Directive: In the items beginning at the line containing "Within the shot" and ending after the line containing "965 centimetres", swap "white clapboard house" for "white frame house" and reproduce those lines with nothing else altered. Omit the pictures from the reproduced lines.

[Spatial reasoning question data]
** BEGIN **

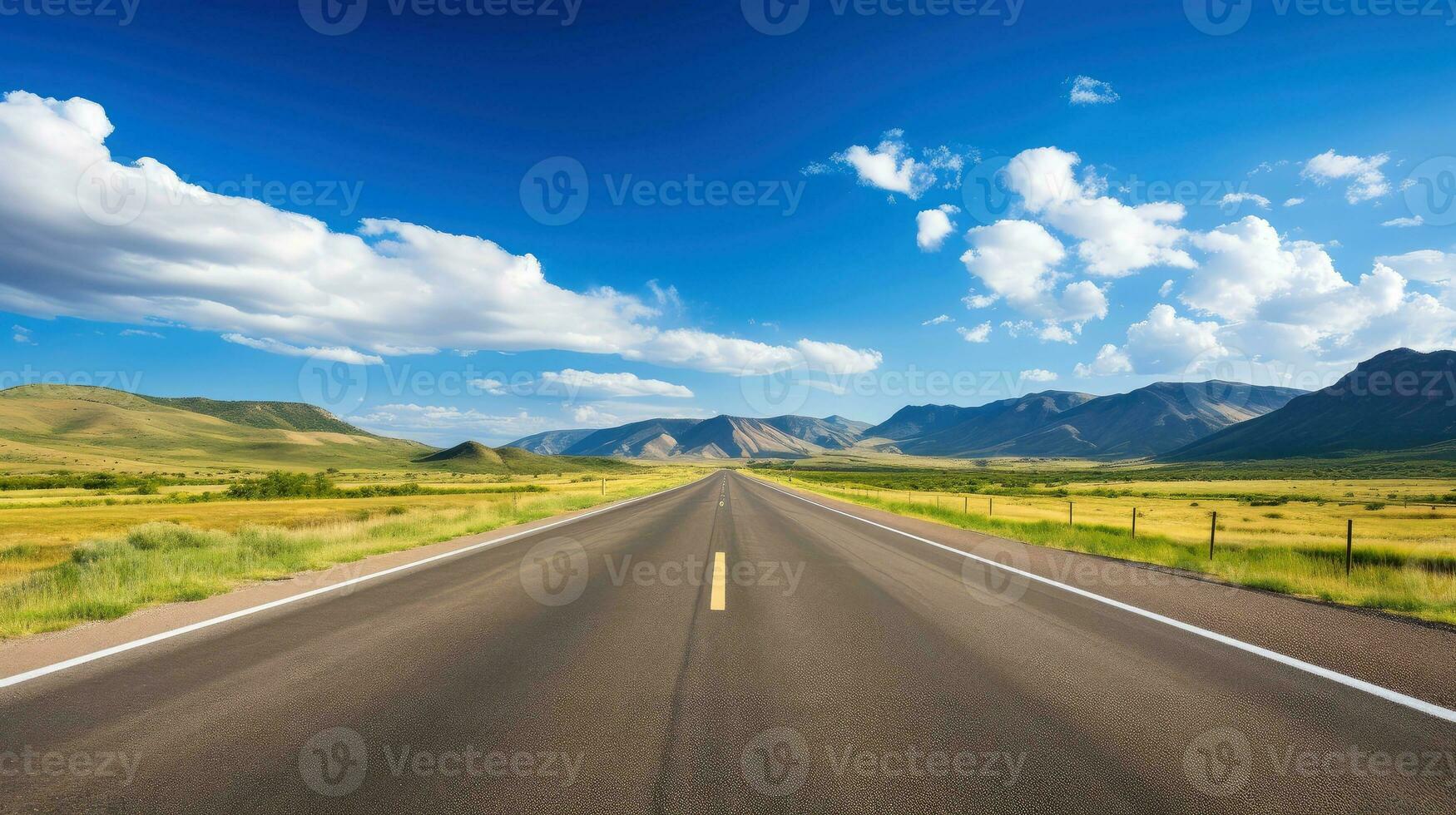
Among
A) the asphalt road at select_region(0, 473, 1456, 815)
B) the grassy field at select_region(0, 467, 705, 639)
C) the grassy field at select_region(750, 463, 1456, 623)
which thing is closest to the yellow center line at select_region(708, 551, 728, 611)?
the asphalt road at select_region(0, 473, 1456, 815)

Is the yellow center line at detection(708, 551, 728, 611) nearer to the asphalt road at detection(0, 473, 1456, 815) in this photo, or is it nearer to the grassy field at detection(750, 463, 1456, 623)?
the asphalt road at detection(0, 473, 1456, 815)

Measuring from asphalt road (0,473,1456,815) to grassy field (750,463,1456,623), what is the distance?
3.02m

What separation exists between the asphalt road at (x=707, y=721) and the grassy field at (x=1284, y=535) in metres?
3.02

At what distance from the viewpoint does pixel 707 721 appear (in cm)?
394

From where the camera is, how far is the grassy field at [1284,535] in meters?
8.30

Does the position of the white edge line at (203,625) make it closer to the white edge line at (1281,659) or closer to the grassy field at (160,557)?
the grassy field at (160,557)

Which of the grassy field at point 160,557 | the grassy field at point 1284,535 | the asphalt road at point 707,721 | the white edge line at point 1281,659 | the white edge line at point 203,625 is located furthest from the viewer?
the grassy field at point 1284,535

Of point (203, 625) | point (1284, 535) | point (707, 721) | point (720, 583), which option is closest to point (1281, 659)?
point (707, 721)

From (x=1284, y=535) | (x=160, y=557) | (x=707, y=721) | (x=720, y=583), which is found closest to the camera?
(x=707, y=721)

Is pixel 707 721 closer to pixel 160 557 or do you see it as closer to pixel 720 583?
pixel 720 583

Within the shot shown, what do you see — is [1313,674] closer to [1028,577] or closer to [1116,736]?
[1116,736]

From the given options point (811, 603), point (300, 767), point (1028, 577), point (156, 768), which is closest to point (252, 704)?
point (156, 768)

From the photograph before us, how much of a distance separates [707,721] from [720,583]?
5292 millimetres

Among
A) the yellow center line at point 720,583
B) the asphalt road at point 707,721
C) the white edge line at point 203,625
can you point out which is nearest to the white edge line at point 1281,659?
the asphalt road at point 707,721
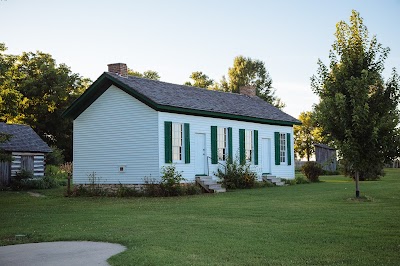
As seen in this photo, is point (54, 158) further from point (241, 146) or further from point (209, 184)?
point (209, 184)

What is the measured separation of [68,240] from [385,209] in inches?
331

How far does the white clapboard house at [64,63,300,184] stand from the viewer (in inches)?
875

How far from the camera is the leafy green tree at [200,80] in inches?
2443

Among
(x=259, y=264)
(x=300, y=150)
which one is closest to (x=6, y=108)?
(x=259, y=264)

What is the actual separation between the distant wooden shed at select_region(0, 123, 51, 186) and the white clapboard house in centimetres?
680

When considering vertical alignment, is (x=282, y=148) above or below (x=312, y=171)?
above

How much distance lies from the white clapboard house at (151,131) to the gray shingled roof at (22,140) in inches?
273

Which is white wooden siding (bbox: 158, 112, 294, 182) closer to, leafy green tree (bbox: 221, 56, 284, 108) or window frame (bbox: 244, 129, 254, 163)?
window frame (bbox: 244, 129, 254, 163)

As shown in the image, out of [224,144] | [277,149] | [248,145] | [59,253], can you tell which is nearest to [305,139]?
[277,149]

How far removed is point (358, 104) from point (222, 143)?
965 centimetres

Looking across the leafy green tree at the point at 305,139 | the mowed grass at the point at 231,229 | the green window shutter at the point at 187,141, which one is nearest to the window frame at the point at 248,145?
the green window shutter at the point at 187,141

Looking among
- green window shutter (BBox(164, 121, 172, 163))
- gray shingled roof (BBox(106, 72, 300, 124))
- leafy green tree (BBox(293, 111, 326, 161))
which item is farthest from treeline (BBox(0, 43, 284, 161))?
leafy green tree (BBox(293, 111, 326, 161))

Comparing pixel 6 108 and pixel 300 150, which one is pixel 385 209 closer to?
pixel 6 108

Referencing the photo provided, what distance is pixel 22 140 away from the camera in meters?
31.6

** END **

Full answer:
Within the shot shown, what do you see — is [1313,674] closer to [1028,577] or closer to [1116,736]?
[1116,736]

From the given options point (811, 603), point (300, 767), point (1028, 577), point (156, 768), which is closest to point (252, 704)?
point (156, 768)

From the photograph before us, how much of a distance separates [707,721] from [720,583]?
5292 millimetres

Among
A) the yellow center line at point 720,583
B) the asphalt road at point 707,721
C) the white edge line at point 203,625
can you point out which is nearest to the white edge line at point 1281,659?
the asphalt road at point 707,721
As seen in this photo, is point (54, 158) further from point (241, 146) or further from point (209, 184)?
point (209, 184)

What is the measured separation of [68,240] from [385,209] in inches?
331

How far does the white frame house at [64,63,300,184] stand from the viewer (in inches)?
875

How far from the camera is the leafy green tree at [200,80] in inches?
2443

Among
(x=259, y=264)
(x=300, y=150)
which one is closest to (x=6, y=108)?
(x=259, y=264)

What is the actual separation between the distant wooden shed at select_region(0, 123, 51, 186) and the white frame house in centimetres?
680

When considering vertical alignment, is (x=282, y=148) above or below (x=312, y=171)?
above

How much distance lies from the white frame house at (151,131) to the gray shingled roof at (22,140) in inches?
273

Which is white wooden siding (bbox: 158, 112, 294, 182) closer to, leafy green tree (bbox: 221, 56, 284, 108) or window frame (bbox: 244, 129, 254, 163)?
window frame (bbox: 244, 129, 254, 163)

As shown in the image, out of [224,144] | [277,149] | [248,145] | [59,253], can you tell which is nearest to [305,139]?
[277,149]

How far removed is point (358, 104) from point (222, 143)?
965 centimetres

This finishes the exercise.